What the task requires:
Translate this sentence from the passage on Germanic languages into Spanish: "Experts in Germanic historical linguistics are beginning to revise the theories on the boundary between North and West Germanic."

Selected passage:
====================

The Franks were already as Romanized as they were going to get by the time the loss of the preterite occurred, so that particular syntactical question cannot be resolved by an appeal to common Germanic inheritance among the Franks and their fellow Germanics.

But you are right, if there is areal influence, it could well be that German has influenced French, which then went on to influence Spanish. I don't really know. I do know, though, that it's a feature shared by German and multiple Romance languages that other Germanic languages lack. I don't think it's reasonable to assume that the influence must have been from German to Romance, though, or even that it's more reasonable to assume that it was in that direction. Given the circumstances, I think it's more reasonable to assume that it came from Romance (where it is more widespread) into German (in whose family it is less widespread). But either way, it's really just speculation in the absence of evidence, which is where we are.






It's not, but yet it is far from being as pure a western Germanic language like German or Dutch, it was quite influenced by Scandinavian because of the Danegeld. So you must take this into account also when you compare the English and German syntax/grammar.
This is very true, and a very good point. English is not purely Western Germanic. That's why I say it occupies a key spot in the Northwest Germanic linguistic spectrum.

Experts in Germanic historical linguistics are beginning to revise the theories on the boundary between North and West Germanic. The division was originally drawn by some rather chauvinistic Scandinavians who wanted to show that they weren't German. They assumed that the earliest runic inscriptions were Proto-Norse and that they represented a language already distinct from Continental Germanic.

That turned out to be a false assumption. The early runic inscriptions have been re-examined, and have been shown to represent a language that could have given rise to either Scandinavian or Continental Germanic. Before the Vlkerwanderung, all the non-Eastern Germanics spoke one language. Linguists are calling this Proto-Northwest Germanic. But the languages didn't divide immediately upon the beginning of wandering. In fact, it took a few centuries for the languages to differentiate themselves fully.

When the English came to Britain, they spoke Proto-Northwest Germanic (as did the Norse and the Germans). That caused the PNW-Gmc speech area to become pretty broad. Because Britain was fairly equally accessible to both Continental and Scandinavian Germanics, it experienced dialectal influence from both groups to a rather large degree. As the Northwest Germanic language fractured (a split that was starting to cement itself about 1000 years ago), English defined itself as a language that shared many traits with Continental Germanic languages and many traits with Scandinavian Germanic languages.

====================

Supplied information:
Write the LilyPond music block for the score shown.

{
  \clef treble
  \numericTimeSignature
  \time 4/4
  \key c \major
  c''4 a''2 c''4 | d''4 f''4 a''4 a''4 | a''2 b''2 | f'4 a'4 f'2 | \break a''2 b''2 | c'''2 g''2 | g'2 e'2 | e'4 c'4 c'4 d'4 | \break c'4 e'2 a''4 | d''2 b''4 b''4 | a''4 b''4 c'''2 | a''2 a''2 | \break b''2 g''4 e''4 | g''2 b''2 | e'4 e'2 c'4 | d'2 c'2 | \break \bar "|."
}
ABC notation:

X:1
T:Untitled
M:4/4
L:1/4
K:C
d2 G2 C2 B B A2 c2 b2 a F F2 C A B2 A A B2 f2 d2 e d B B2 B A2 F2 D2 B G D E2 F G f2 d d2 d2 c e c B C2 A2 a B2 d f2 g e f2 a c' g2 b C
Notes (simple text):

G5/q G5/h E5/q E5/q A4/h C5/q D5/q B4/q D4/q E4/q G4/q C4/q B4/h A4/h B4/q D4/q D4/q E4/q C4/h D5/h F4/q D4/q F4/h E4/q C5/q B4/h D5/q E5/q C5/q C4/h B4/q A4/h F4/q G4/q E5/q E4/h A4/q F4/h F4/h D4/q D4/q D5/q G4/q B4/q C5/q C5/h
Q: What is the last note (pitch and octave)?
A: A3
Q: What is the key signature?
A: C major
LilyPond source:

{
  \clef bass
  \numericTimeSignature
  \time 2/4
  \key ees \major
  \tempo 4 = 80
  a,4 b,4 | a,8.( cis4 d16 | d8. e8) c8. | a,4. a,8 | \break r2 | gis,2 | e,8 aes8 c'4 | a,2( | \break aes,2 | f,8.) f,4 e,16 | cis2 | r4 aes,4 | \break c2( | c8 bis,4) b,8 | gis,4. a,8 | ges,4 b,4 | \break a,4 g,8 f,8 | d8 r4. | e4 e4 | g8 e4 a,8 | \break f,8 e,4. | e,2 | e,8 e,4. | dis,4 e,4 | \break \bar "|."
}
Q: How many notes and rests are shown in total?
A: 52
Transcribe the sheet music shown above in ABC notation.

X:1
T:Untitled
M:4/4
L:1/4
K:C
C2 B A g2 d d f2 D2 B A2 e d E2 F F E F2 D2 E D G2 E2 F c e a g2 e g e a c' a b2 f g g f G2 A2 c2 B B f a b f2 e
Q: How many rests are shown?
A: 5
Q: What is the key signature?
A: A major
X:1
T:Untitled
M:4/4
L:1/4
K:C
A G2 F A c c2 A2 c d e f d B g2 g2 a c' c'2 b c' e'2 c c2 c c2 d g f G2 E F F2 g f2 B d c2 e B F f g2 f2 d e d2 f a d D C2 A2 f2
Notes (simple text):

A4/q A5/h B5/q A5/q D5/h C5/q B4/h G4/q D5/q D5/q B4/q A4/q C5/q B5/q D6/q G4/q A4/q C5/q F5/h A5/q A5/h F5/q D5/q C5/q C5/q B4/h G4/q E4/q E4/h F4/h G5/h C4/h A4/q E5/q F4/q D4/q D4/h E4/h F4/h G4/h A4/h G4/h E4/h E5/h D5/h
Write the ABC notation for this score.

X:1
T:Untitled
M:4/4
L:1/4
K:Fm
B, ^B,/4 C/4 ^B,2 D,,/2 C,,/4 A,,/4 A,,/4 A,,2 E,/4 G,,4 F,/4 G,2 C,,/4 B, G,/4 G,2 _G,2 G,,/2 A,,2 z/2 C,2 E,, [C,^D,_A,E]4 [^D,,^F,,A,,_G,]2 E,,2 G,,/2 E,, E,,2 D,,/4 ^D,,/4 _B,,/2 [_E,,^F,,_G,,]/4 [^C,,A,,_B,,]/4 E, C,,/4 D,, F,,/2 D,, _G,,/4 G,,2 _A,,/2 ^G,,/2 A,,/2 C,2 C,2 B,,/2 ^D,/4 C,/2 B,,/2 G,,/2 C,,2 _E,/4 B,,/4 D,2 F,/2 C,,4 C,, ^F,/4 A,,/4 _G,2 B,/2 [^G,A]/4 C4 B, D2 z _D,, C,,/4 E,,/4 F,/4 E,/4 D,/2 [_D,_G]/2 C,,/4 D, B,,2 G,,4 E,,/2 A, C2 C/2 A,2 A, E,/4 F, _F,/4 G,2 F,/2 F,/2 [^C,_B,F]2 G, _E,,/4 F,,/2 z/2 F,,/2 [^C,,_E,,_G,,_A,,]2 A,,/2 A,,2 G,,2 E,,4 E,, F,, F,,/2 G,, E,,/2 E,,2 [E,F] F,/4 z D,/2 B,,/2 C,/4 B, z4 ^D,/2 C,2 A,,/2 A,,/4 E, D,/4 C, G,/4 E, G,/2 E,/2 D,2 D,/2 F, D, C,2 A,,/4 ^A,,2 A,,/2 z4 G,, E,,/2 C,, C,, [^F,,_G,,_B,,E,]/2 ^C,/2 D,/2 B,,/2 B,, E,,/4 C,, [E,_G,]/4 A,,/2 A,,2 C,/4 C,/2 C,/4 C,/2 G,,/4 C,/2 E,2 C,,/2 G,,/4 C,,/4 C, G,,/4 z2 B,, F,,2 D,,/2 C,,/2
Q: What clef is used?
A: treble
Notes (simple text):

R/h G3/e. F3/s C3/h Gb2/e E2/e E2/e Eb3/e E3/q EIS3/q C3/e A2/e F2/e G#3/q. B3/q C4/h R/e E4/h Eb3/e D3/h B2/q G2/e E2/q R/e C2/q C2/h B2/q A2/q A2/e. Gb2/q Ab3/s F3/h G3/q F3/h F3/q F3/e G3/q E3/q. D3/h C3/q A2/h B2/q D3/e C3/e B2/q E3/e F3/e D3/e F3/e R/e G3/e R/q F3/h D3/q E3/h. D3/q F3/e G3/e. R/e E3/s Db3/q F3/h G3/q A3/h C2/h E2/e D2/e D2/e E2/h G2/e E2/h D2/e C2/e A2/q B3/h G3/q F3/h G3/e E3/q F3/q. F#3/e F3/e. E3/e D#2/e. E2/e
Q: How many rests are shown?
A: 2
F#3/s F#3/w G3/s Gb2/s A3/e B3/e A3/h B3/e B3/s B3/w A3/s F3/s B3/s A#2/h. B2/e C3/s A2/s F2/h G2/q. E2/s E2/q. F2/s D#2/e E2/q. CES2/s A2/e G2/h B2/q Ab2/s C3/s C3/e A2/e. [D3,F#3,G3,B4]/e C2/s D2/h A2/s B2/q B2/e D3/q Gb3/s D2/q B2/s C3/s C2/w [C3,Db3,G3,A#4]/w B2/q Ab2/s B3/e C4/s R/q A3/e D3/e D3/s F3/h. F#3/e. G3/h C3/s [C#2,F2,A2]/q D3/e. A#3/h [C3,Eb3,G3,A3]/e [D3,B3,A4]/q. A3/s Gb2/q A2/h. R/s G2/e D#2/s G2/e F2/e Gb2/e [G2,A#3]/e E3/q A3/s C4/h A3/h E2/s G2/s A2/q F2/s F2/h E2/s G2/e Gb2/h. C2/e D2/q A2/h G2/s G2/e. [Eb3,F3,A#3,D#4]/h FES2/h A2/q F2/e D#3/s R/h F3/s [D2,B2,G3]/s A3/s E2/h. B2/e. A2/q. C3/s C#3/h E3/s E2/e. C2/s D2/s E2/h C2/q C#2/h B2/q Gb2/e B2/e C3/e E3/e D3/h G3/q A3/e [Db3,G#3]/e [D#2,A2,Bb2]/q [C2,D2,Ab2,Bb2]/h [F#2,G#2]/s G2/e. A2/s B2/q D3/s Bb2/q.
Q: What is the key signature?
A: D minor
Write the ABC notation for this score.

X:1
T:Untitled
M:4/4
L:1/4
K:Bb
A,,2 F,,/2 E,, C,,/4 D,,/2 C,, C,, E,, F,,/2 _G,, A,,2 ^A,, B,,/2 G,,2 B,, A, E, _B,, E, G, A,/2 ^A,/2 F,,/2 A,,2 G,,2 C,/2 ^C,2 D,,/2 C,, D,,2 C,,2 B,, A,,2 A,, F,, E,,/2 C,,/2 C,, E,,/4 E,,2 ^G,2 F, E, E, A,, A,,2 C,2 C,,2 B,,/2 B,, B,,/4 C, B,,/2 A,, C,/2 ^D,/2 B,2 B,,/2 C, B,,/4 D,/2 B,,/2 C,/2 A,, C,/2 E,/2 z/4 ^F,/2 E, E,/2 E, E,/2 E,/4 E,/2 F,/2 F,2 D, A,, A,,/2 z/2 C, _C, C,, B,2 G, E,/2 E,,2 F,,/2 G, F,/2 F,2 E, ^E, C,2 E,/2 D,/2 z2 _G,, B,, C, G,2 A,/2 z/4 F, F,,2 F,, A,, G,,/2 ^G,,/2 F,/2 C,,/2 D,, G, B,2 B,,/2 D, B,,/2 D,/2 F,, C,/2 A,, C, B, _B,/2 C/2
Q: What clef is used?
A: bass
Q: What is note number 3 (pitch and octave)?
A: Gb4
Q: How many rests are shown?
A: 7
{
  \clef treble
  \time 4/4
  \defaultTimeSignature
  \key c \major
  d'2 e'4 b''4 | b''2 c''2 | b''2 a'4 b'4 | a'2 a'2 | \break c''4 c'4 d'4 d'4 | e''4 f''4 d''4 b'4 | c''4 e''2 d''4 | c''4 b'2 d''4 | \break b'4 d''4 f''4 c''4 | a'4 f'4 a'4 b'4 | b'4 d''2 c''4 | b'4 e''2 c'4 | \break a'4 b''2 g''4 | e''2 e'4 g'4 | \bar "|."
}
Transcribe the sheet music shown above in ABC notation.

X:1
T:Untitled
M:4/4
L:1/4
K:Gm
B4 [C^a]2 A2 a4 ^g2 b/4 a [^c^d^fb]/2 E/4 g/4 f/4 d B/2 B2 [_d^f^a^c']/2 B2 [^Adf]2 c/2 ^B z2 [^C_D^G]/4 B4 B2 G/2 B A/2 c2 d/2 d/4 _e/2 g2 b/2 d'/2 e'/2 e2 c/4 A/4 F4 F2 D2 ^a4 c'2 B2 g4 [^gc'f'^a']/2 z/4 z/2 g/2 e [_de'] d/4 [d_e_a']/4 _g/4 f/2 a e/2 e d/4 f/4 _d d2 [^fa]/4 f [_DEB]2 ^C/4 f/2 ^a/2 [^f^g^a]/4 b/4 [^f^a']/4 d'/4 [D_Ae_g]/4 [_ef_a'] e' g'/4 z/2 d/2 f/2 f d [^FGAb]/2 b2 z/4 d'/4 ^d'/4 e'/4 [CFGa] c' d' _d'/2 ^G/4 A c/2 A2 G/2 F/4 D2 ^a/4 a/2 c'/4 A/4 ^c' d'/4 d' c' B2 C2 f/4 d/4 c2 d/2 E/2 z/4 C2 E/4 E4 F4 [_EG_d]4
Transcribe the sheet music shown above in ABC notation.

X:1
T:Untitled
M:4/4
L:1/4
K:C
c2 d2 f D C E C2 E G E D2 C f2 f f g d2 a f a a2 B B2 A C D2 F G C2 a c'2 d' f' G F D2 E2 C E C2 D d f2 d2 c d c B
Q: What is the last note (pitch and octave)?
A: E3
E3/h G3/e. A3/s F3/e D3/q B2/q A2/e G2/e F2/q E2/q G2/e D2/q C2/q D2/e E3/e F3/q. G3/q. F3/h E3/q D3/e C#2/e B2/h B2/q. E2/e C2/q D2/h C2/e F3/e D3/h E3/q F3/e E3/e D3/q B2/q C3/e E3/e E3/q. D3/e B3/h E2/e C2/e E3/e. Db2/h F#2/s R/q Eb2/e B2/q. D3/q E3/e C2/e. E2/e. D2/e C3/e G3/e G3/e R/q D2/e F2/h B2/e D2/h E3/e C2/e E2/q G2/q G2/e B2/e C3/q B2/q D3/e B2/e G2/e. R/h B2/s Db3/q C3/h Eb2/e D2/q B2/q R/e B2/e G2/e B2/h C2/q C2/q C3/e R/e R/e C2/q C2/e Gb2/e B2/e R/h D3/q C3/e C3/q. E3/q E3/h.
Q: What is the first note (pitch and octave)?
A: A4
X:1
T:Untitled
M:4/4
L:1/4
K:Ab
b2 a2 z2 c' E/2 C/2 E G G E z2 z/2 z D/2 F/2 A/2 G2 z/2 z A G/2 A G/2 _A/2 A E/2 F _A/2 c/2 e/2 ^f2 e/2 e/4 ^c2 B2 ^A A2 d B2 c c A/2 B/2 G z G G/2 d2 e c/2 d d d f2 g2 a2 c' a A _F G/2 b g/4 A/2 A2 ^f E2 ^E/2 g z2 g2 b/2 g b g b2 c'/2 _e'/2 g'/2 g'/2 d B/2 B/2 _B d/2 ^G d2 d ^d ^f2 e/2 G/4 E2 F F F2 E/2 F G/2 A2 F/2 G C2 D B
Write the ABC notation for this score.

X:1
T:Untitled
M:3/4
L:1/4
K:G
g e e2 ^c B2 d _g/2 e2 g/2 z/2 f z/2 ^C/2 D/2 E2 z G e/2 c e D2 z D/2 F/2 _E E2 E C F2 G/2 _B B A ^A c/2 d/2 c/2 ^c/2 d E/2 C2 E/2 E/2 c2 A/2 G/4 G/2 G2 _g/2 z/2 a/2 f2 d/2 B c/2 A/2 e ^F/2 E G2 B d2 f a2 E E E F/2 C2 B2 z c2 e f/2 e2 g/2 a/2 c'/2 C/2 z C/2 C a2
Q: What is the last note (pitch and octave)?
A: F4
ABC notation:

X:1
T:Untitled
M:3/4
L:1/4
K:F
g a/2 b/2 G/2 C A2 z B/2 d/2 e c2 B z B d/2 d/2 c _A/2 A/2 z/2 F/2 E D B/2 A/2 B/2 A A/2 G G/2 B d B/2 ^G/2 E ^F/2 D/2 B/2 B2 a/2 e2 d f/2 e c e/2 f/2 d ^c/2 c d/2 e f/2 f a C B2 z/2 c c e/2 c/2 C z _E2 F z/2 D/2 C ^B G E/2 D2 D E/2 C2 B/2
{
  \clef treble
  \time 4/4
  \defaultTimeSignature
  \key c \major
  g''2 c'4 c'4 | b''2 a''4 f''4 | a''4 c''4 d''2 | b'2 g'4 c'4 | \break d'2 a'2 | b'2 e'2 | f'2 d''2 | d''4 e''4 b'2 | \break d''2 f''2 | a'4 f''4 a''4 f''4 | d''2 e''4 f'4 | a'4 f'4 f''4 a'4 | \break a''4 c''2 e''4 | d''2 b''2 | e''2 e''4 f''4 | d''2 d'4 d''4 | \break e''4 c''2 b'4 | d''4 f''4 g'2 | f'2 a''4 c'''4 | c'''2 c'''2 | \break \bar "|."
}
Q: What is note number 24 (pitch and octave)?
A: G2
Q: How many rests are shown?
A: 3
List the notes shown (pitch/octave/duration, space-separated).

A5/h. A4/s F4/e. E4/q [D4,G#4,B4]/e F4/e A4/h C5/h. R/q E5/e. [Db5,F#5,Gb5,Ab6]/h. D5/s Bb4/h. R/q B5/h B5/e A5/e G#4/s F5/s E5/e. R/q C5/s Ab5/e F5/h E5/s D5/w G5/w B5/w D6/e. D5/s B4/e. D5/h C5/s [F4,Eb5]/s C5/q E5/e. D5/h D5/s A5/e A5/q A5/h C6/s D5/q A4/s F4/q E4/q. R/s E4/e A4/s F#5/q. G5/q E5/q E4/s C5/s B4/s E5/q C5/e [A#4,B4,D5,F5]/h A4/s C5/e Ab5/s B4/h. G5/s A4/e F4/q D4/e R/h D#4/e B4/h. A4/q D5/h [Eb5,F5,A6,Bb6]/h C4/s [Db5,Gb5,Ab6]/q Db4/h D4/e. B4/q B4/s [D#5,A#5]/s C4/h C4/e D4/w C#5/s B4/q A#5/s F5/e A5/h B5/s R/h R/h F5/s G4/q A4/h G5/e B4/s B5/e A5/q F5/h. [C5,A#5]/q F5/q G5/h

====================

Solution below:
Los expertos en lingüística histórica germánica están empezando a revisar las teorías sobre la frontera entre el germánico septentrional y el germánico occidental.